### Текст для изучения ###

Несмотря на невыносимые трудности, многие кыргызы были счастливы вернуться на родину. «Продукты все кончились, а когда они шли через Казахстан, вышли на горы вверх и тогда на верху, на пике гор они увидели наше озеро Иссык-Куль, вот тогда они сильно обрадовались. Это была такая радость, что они достигли своей земли, Иссык-Куль был виден с высоты» (интервью с Калысом).
По возвращению в родные края, как рассказывала бабушка Сейдакан, «народ был очень беден, жили совсем плохо в каких-то лачугах». «Такого страдания» бабушка Сейдакан «не пожелала бы никому, будь это кыргызы или другие нации» (интервью с Чолпон).

###

Задание 1 –
Ответьте по тексту о возвращении кыргызов на родину:
(а) Что люди увидели с вершины гор, когда шли через Казахстан?
(б) В чём, по рассказу бабушки Сейдакан, жил народ после возвращения?
(в) Из какого интервью взяты слова бабушки Сейдакан?
Задание 2 – Продолжите текст о возвращении кыргызов на родину, начав после его последнего предложения.
Дальше идёт отдельный материал, с текстом он не связан.

### Содержимое набора данных ###

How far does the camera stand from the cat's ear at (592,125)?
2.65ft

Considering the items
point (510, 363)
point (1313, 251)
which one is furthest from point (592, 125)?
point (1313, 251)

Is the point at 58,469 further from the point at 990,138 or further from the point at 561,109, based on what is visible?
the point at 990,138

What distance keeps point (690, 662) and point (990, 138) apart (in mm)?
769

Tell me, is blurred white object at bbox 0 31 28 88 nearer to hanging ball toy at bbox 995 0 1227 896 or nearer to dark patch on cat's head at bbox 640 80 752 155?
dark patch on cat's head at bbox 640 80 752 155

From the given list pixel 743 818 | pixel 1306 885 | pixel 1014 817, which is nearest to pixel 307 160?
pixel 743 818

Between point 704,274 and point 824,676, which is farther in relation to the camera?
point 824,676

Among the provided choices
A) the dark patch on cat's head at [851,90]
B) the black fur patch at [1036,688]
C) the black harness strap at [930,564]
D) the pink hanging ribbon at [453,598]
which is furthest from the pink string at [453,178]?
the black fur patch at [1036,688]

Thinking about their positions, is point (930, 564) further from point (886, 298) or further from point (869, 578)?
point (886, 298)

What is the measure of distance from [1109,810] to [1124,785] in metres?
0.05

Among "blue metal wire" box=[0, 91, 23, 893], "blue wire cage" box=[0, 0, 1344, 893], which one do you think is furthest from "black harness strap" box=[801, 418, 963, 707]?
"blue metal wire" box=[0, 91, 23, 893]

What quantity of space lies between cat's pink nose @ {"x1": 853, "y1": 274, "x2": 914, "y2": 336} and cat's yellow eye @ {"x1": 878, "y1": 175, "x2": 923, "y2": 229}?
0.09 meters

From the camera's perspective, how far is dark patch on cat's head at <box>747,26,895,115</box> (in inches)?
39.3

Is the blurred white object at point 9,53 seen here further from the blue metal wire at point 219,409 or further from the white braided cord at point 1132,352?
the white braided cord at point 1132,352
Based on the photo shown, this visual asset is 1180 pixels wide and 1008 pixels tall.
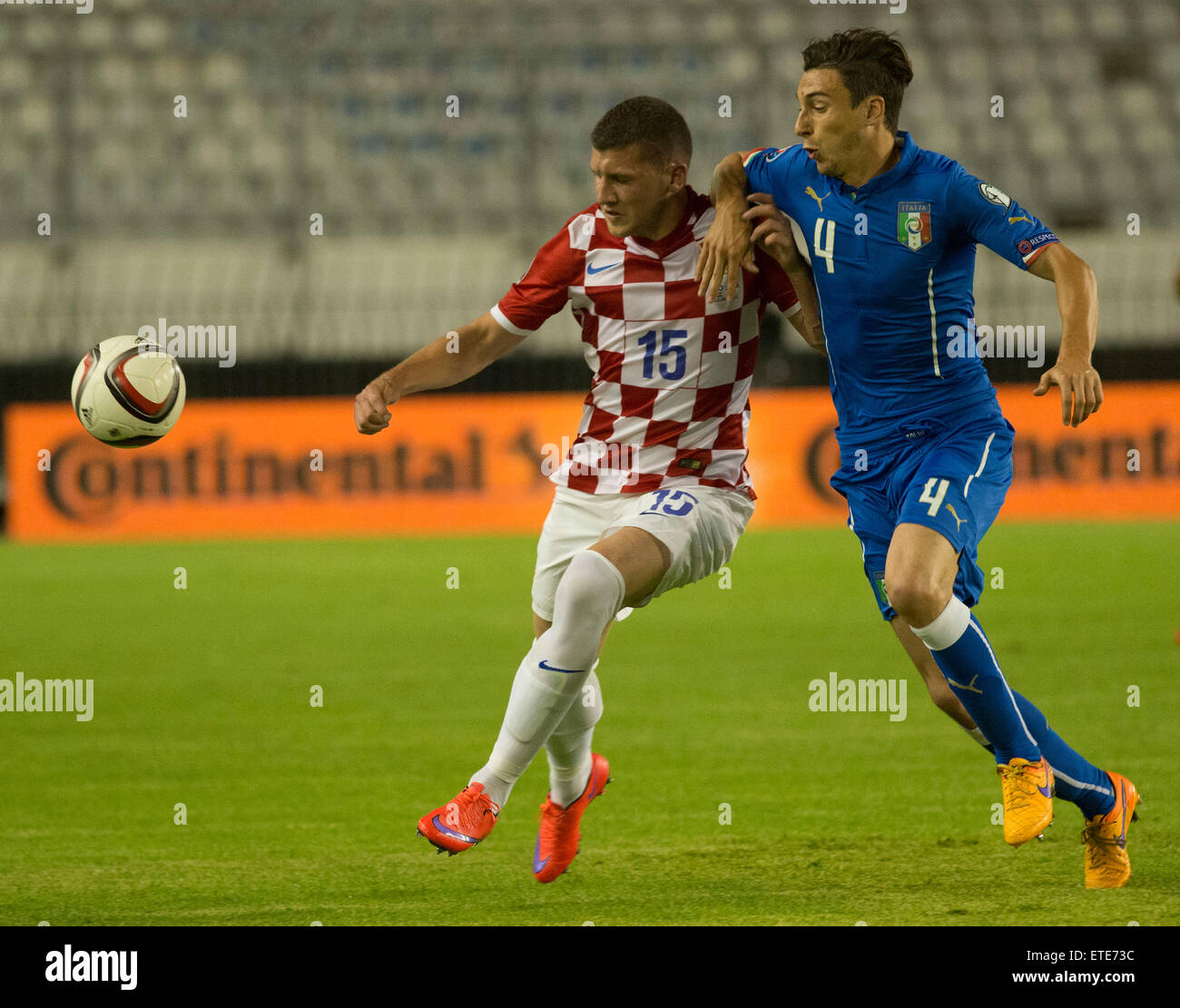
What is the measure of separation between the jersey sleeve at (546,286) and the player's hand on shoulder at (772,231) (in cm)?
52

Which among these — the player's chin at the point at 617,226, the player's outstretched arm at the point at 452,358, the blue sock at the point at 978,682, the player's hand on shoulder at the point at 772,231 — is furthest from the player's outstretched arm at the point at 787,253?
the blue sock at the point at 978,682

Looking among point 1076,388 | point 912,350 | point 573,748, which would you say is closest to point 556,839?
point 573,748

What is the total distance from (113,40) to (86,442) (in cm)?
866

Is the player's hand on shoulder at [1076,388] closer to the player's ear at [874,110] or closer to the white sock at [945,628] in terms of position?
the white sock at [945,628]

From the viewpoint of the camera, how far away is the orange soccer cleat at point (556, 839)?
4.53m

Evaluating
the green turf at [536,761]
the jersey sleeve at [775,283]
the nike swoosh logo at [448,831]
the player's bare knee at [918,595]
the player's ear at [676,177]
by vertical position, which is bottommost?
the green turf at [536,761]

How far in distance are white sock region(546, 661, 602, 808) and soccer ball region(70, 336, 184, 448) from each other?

###
### Содержимое набора данных ###

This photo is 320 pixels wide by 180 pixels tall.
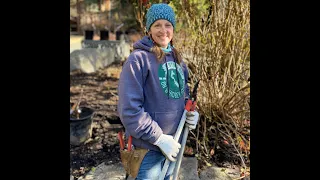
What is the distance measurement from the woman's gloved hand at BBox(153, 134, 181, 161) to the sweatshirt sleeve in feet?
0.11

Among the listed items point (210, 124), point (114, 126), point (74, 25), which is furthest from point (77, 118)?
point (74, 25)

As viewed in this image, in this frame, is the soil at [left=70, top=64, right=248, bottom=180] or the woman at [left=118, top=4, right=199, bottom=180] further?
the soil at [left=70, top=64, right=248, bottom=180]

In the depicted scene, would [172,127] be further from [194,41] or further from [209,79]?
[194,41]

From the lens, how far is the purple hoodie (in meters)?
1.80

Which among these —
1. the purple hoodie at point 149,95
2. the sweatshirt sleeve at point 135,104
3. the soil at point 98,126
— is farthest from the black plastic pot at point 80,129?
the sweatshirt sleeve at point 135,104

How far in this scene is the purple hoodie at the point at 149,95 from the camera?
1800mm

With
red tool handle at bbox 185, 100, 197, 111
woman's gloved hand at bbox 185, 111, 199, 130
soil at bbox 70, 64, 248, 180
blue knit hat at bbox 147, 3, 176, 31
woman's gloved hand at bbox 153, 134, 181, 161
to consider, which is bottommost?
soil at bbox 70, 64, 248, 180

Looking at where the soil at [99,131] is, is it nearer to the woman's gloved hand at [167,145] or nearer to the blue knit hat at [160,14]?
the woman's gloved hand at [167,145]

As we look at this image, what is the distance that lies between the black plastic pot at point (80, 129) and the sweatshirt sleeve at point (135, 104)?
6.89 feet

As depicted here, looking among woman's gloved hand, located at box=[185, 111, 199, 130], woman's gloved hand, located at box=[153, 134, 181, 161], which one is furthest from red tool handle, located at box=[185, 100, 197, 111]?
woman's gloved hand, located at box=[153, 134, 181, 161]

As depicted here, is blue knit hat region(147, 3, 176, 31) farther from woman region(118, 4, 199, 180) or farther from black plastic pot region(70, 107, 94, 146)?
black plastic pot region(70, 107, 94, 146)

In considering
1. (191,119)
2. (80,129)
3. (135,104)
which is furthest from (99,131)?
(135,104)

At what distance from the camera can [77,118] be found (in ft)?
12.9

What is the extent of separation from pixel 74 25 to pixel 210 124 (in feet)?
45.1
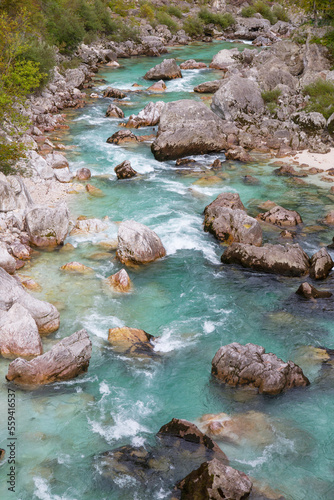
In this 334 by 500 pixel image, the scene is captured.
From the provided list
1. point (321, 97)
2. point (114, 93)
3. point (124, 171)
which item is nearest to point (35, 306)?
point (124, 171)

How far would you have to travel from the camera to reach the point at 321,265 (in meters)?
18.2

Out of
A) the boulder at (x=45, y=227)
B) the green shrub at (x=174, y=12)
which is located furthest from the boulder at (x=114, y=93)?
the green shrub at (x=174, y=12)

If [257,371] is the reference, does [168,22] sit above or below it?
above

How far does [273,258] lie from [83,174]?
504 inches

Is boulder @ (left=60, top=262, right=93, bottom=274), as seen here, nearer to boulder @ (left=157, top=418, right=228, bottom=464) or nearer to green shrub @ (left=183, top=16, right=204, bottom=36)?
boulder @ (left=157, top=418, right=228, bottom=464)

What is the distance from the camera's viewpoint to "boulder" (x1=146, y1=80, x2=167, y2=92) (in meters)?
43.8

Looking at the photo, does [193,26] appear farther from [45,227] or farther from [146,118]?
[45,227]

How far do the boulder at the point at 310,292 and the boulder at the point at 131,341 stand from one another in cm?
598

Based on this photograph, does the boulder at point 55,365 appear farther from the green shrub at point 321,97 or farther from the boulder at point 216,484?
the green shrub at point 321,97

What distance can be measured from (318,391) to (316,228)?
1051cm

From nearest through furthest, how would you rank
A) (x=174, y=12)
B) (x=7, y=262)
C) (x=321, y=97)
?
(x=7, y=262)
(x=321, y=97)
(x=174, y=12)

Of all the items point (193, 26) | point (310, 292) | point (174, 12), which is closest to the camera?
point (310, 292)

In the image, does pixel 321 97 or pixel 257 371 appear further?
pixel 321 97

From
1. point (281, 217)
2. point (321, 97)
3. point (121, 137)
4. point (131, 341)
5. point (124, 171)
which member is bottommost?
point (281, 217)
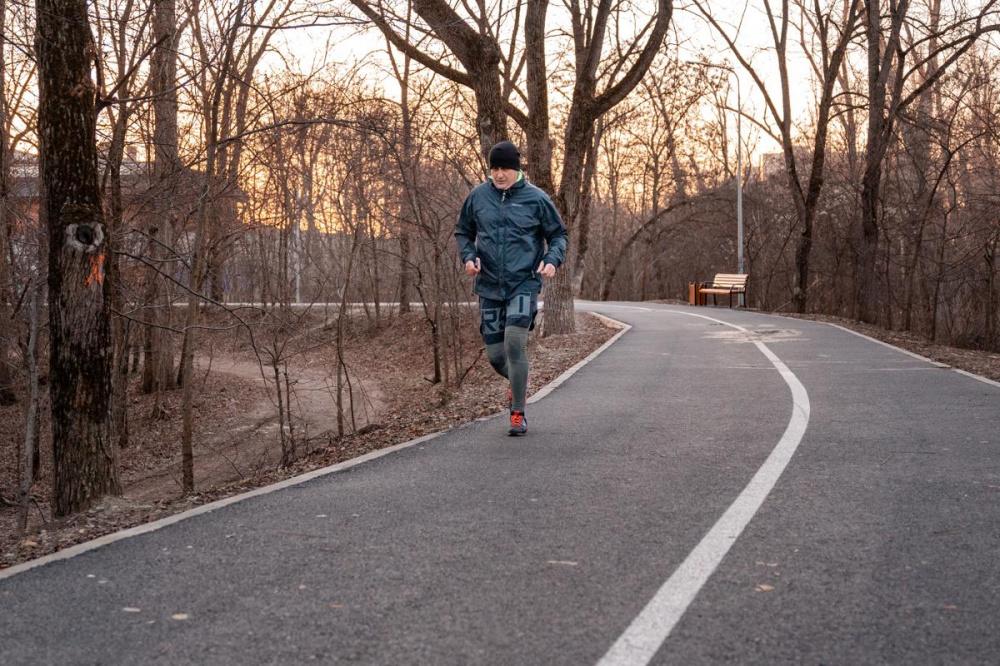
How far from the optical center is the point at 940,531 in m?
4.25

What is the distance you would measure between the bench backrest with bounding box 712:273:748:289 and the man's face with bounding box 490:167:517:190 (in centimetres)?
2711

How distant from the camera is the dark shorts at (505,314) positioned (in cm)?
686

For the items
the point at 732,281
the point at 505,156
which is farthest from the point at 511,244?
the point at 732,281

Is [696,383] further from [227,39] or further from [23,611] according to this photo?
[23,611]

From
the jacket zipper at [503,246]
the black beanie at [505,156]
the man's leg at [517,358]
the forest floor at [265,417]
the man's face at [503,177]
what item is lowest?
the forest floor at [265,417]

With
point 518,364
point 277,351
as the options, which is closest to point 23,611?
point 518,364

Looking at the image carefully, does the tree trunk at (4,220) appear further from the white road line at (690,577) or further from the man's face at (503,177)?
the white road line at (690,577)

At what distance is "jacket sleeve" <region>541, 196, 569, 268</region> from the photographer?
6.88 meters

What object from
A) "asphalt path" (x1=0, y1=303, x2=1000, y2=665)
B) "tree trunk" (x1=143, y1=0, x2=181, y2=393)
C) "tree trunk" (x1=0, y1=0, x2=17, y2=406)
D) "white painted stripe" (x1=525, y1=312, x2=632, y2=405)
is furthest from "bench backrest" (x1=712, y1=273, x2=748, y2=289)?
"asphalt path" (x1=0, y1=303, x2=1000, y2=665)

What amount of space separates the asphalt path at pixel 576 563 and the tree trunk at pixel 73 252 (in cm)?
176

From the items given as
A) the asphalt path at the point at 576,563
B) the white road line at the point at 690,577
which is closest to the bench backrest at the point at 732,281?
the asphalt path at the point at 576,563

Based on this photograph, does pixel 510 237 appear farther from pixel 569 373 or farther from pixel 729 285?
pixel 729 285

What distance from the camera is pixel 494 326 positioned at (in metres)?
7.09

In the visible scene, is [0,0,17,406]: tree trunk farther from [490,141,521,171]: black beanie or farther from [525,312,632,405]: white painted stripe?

###
### Содержимое набора данных ###

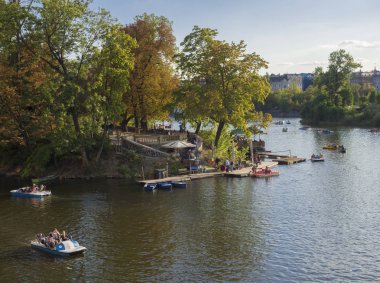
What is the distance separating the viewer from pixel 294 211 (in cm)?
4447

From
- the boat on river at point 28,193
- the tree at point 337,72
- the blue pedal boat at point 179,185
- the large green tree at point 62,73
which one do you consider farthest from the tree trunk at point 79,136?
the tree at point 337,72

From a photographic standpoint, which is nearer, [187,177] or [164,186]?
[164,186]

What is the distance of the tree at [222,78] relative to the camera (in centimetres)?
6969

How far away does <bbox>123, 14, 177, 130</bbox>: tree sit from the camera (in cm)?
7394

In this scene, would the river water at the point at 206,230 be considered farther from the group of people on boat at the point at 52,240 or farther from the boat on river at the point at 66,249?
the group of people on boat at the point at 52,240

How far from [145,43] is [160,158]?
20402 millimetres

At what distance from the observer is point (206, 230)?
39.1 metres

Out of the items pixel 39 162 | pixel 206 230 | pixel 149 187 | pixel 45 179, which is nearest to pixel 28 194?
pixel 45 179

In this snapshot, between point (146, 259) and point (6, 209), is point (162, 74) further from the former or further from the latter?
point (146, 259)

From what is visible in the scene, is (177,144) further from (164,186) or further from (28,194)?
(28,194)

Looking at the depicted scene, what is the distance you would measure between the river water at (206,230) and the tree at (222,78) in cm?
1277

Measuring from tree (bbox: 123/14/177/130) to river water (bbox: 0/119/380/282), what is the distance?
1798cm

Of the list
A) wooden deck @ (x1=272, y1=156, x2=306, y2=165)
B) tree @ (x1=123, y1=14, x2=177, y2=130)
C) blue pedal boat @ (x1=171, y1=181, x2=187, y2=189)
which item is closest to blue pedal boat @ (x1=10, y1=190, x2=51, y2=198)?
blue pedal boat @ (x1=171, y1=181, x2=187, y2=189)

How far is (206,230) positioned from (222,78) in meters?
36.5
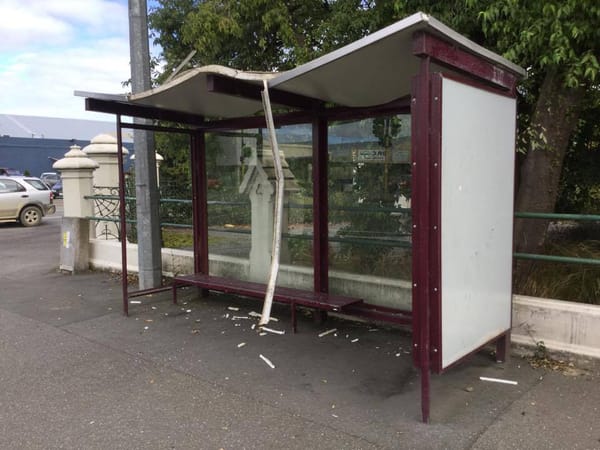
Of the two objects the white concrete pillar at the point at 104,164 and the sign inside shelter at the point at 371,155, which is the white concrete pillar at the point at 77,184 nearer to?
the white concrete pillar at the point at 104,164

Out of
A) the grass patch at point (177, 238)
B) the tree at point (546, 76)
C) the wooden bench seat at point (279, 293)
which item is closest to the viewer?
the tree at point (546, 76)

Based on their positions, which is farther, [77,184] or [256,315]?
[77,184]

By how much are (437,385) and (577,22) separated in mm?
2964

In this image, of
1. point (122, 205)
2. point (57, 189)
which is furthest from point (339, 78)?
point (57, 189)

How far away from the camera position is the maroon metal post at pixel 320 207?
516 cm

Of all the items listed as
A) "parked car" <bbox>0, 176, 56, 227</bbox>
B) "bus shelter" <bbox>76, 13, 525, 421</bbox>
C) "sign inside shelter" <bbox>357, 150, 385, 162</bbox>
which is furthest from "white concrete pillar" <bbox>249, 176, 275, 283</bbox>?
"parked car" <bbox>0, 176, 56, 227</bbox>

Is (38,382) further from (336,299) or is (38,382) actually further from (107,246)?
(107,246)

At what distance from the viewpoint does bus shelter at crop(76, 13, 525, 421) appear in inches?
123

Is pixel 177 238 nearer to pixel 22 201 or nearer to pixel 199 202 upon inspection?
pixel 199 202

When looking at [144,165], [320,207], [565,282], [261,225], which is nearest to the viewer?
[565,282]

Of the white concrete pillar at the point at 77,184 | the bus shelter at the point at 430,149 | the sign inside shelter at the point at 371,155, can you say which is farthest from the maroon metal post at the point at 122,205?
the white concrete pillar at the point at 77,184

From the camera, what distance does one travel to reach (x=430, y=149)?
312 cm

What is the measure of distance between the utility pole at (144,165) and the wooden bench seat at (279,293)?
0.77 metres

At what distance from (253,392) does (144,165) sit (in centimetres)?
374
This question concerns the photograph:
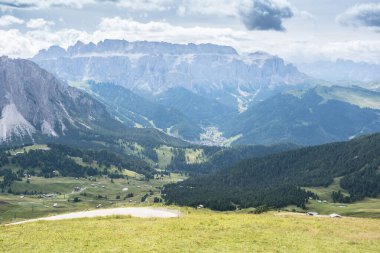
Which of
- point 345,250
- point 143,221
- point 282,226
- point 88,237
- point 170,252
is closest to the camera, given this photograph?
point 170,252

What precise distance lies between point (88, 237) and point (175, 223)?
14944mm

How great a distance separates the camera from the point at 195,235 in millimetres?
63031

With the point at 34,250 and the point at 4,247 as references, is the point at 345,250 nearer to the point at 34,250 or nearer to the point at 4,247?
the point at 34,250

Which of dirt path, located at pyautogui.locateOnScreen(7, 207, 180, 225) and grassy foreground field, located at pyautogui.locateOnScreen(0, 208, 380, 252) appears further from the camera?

###

Ответ 1 –
(а) Озеро Иссык-Куль.
(б) В каких-то лачугах.
(в) Из интервью с Чолпон.

Ответ 2 –
Заключение
Устные истории респондентов подкрепляют исторические свидетельства о том, что десятки тысяч людей оставляли свой привычный уклад, землю, родину ради спасения жизни детей, семьи, родственников и всего рода после восстания 1916 года. То, что 100 лет спустя об этой травме говорят потомки беженцев, доказывает неимоверные трудности и потери этих людей. До сих пор респонденты с болью и горечью рассказывают о страданиях и смертях, когда погибали их родные и близкие, беззащитные женщины, старики, дети.
В условиях б. СССР, данная тема, в силу идеологических установок правящей партии Советского Союза, была под запретом. Этой темой занимались только историки, которые старались не обнажать острые столкновения, происходившие между кыргызами и русскими во время восстания 1916 г. Так, после распада Советского союза наблюдалась либерализация во взглядах и интерпретациях событий прошлого. Ранее табуированные темы, например, о восстании 1916 года, о предвоенных репрессиях и т.д. стали активно обсуждаться в СМИ, проникали в общественную жизнь и научные работы исследователей. В устных историях мы видим восприятие социальной практики индивидуальным опытом респондентов.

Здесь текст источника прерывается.